* _Task directions_: Return each line of the data below that contains the string "across".

--------------------------------------------------

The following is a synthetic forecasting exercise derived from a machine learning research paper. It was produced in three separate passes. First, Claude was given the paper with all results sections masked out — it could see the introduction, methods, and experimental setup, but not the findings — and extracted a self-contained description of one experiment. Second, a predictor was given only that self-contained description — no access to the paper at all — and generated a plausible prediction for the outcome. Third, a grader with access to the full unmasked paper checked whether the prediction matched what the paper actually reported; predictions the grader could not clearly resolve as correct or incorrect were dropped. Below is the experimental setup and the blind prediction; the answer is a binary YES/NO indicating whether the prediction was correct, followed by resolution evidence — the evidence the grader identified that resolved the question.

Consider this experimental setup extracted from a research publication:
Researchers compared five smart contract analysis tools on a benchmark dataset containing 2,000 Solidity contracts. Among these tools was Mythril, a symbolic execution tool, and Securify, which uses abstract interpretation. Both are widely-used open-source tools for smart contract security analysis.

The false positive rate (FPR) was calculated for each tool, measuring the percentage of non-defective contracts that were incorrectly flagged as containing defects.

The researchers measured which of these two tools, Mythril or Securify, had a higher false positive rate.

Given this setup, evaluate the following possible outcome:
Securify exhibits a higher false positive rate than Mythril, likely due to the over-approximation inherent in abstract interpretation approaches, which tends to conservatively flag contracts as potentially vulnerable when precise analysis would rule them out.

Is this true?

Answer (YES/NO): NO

--------------------------------------------------

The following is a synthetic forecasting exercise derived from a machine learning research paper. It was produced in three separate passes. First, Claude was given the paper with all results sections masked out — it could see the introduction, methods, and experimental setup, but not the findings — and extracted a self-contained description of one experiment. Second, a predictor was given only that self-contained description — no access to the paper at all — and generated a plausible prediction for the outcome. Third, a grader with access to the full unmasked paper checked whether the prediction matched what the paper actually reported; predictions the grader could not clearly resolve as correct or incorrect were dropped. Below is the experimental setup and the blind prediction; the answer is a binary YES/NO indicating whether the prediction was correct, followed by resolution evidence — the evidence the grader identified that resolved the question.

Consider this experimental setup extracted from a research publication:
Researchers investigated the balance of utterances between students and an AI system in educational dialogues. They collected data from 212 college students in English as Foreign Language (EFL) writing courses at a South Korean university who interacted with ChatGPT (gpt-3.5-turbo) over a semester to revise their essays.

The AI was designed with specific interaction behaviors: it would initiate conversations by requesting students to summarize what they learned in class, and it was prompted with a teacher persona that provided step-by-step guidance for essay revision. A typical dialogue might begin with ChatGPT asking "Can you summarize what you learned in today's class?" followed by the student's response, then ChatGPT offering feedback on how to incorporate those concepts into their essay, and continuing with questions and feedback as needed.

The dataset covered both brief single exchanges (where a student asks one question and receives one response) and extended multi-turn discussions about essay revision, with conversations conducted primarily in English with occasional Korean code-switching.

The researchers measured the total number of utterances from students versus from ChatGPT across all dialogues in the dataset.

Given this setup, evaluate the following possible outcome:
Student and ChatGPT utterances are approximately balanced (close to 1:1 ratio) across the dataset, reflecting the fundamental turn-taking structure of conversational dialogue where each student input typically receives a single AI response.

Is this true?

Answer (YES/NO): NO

--------------------------------------------------

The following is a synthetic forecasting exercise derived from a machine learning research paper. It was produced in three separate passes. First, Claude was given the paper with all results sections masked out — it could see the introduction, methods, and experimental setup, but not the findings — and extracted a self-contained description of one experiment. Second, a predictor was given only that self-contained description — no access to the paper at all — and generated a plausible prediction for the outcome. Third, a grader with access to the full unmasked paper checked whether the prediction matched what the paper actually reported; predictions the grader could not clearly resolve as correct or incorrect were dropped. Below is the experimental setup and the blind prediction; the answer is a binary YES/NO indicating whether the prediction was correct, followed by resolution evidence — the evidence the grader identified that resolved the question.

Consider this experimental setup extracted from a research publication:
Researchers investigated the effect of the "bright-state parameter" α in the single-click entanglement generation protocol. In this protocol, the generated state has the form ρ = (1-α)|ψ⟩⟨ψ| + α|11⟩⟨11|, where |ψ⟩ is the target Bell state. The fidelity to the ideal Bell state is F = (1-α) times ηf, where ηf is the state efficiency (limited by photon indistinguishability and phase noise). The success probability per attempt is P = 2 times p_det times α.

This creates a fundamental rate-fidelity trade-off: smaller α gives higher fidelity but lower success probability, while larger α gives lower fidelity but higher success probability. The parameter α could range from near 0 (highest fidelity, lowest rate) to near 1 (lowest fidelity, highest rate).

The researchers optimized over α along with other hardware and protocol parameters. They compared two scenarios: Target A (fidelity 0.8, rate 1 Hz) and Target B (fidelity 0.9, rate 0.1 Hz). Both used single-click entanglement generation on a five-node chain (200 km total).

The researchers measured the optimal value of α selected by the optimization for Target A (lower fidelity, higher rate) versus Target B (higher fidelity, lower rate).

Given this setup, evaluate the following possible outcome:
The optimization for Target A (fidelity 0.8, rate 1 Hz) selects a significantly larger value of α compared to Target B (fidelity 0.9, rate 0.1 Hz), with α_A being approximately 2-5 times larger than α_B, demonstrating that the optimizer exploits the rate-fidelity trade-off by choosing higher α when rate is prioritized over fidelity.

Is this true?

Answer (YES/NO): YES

--------------------------------------------------

* _Result of the task_:
The researchers measured the total number of utterances from students versus from ChatGPT across all dialogues in the dataset.
Student and ChatGPT utterances are approximately balanced (close to 1:1 ratio) across the dataset, reflecting the fundamental turn-taking structure of conversational dialogue where each student input typically receives a single AI response.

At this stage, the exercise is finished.